A hail of gunfire stopped them, killing Proakis and wounding Lavoie. A German soldier, noticing Lavoie had survived, shot him in the shoulder, neck, ribs and cheek. Lavoie rolled on the ground, trying to dodge the bullets.
``The whole object was to kill us both, then in the morning, at roll call, bring the boys out and say, `This is what happens. You try to escape, you die,''' he said.
But ``Kurt and the boys were at the end of the compound, fighting with the Germans to let him come down and see if either of us was alive,'' Lavoie said. ``One German hit him in the mouth with a rifle butt.''
Eventually, Kurtenbach came down with a stretcher and helped carry Lavoie to an aid station. It was an act that Lavoie believes saved his life, though Kurtenbach had already earned the admiration of fellow POWs by then.
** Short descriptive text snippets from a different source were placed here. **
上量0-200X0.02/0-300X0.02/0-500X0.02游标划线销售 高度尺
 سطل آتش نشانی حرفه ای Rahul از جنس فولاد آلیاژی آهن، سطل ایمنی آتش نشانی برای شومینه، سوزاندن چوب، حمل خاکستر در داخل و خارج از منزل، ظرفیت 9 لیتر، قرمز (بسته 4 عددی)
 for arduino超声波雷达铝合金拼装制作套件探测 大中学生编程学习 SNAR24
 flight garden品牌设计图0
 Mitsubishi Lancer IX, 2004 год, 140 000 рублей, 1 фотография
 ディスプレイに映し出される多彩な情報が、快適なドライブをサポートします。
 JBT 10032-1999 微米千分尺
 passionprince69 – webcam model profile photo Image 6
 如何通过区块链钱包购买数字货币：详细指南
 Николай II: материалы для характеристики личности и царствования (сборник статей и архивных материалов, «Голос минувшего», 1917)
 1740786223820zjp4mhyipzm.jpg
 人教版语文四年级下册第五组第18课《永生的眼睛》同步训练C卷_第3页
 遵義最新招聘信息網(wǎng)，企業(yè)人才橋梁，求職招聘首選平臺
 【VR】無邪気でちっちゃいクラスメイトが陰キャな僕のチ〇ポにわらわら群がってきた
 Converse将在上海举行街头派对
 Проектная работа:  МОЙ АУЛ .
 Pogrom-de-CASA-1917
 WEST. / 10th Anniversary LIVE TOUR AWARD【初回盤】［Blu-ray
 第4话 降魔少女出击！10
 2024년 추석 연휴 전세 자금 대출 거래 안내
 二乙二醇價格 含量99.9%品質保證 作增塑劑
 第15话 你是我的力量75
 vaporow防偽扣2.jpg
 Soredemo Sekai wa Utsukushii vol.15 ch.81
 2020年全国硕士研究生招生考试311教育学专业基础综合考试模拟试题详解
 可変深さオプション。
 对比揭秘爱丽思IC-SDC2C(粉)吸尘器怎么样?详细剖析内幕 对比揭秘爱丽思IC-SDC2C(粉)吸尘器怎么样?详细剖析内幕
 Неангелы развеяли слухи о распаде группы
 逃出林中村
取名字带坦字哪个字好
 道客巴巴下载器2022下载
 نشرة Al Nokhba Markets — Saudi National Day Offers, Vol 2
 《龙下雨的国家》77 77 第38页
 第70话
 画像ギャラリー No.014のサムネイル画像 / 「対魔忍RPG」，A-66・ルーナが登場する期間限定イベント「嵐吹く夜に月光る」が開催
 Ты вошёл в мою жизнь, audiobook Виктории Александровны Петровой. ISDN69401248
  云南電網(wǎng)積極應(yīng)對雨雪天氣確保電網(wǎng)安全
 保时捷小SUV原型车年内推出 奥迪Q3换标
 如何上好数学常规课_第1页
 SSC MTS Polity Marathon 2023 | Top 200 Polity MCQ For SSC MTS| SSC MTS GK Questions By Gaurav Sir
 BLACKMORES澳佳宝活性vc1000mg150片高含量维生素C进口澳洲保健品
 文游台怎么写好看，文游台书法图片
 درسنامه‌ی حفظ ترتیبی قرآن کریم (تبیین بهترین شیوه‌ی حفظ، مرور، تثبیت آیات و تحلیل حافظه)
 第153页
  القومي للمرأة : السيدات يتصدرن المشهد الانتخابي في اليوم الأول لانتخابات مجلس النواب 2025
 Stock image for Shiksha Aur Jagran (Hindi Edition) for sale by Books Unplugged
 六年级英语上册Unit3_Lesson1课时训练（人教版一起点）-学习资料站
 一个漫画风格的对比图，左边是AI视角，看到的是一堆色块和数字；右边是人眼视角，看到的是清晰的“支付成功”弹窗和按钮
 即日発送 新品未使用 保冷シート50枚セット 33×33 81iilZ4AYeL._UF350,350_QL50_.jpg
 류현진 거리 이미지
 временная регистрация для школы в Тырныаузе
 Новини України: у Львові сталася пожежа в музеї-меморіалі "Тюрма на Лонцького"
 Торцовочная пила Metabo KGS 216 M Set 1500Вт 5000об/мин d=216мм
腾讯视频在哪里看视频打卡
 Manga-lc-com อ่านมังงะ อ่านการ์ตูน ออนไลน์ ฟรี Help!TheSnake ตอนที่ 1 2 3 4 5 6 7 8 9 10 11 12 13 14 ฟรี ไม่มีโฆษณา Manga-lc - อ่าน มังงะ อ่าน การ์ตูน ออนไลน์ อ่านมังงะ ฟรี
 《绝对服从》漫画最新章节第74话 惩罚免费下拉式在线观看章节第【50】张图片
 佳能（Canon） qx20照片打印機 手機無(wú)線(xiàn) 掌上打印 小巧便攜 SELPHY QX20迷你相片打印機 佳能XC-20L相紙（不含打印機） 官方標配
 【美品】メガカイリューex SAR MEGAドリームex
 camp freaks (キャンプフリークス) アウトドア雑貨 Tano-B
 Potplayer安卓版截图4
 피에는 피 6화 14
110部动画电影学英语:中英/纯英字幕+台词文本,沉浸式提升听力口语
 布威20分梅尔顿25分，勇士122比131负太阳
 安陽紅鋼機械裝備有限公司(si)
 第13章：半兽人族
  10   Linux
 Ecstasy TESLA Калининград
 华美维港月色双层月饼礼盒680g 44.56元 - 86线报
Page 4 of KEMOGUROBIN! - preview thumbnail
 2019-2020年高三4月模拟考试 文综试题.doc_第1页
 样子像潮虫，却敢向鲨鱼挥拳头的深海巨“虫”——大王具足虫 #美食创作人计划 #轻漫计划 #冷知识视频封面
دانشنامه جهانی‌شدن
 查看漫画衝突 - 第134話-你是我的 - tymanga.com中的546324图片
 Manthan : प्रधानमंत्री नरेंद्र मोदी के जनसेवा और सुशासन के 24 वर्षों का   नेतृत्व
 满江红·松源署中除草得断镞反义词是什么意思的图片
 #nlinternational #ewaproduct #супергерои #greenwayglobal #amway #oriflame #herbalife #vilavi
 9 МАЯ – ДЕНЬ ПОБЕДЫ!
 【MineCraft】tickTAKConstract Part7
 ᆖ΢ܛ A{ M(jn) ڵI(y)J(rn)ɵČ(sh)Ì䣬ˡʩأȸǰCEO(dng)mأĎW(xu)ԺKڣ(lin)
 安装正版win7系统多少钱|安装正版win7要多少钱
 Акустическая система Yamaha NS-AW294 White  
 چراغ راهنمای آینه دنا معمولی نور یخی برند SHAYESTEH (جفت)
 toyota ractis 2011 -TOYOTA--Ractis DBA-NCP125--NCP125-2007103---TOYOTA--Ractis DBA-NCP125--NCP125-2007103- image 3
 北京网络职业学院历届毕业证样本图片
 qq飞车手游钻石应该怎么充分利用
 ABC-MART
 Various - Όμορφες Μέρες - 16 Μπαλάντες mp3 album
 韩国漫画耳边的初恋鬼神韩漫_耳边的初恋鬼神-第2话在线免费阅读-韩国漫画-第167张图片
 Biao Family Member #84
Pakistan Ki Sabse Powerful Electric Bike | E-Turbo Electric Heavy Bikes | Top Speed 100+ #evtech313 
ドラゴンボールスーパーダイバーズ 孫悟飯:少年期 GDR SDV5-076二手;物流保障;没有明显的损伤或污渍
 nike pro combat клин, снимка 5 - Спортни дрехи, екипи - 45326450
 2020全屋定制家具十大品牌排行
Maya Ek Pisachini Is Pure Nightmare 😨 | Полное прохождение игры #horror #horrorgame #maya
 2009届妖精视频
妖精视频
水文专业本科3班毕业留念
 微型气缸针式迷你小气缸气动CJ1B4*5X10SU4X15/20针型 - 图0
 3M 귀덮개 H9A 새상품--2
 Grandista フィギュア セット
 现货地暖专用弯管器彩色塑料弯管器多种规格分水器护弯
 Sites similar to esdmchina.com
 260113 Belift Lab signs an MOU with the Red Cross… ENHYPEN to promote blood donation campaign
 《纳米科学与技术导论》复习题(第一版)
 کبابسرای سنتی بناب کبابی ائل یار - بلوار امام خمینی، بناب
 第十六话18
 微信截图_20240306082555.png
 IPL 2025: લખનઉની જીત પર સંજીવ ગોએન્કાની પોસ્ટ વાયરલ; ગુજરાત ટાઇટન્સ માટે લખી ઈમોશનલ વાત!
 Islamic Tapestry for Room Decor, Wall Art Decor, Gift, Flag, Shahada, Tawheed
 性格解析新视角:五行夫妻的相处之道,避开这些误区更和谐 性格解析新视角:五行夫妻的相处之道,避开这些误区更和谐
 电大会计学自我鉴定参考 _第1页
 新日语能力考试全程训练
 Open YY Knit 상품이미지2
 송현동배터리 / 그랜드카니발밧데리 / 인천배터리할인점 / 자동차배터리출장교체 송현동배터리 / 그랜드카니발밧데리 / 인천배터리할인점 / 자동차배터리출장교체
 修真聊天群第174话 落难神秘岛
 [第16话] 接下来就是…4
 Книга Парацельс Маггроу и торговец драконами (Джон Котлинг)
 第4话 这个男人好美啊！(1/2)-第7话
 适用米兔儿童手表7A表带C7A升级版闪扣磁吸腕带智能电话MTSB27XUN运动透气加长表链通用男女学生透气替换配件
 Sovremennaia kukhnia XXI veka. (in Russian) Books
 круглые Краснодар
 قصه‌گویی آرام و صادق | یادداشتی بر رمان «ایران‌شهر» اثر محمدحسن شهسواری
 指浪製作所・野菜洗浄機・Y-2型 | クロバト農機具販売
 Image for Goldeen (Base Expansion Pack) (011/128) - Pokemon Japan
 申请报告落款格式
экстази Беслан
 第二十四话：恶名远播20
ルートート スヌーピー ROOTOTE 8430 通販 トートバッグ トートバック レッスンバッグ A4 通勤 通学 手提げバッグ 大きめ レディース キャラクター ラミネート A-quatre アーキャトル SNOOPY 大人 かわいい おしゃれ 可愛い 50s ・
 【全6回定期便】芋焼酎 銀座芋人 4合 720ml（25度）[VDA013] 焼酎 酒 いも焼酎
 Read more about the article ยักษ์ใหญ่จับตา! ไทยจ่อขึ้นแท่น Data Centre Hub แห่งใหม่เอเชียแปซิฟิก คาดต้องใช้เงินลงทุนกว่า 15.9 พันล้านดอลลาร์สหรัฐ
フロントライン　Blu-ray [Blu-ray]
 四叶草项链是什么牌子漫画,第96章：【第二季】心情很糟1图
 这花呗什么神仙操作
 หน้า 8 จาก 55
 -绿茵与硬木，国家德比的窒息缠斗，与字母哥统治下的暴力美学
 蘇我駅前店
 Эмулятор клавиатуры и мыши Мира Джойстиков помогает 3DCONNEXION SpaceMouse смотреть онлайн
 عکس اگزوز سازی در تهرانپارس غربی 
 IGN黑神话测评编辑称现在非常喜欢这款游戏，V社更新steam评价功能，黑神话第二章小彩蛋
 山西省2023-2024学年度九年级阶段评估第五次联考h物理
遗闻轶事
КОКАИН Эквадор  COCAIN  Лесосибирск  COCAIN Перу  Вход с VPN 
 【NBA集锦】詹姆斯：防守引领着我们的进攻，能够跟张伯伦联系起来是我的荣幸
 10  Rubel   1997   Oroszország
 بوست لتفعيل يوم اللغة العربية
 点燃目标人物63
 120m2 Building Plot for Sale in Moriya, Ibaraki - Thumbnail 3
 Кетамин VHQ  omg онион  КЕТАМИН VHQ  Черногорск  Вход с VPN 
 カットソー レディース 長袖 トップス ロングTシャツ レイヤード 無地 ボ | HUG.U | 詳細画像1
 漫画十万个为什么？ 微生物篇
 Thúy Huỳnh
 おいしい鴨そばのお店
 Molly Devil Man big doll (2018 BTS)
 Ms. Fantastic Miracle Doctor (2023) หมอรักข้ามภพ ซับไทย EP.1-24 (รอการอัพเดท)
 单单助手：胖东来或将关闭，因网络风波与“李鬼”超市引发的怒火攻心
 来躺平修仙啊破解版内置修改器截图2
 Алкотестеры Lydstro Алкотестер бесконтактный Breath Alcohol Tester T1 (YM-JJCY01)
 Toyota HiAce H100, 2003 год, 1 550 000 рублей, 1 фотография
``He was only 19 and I saw him stand up to German generals,'' Lavoie said. ``Because of his forcing them to do as much as he could get them to do to improve conditions, we survived.''
Lavoie is one of the organizers of an effort to spread the word about Kurtenbach's bravery and let former colleagues know of his death.
``I'm not the hero of the story,'' Lavoie said. ``I'm proud to be part of it, but Kurt is the hero.''
In the decades after the war, Kurtenbach's homes in Iowa and Tucson, Ariz., saw a constant parade of POW visitors.
``His POW buddies were always his greatest admirers,'' said Kurtenbach's widow, Myrtle, in a telephone interview. ``Those people were so close. The fact that he never lost any connection with most of them during the rest of their lives is amazing to me.''
She said her husband didn't consider himself special, though he appreciated his buddies' admiration.
``He felt that being elected ... kept him sane and gave him more to do while in the camp, which made it easier for him.''
Her husband didn't talk much with his children about his war exploits, who have come to know them from the aging POWs who now gather often to reminisce, Mrs. Kurtenbach said. But her husband began a written narrative of his experiences last year, and ``told me to make sure I got it out and gave it to the kids,'' she said.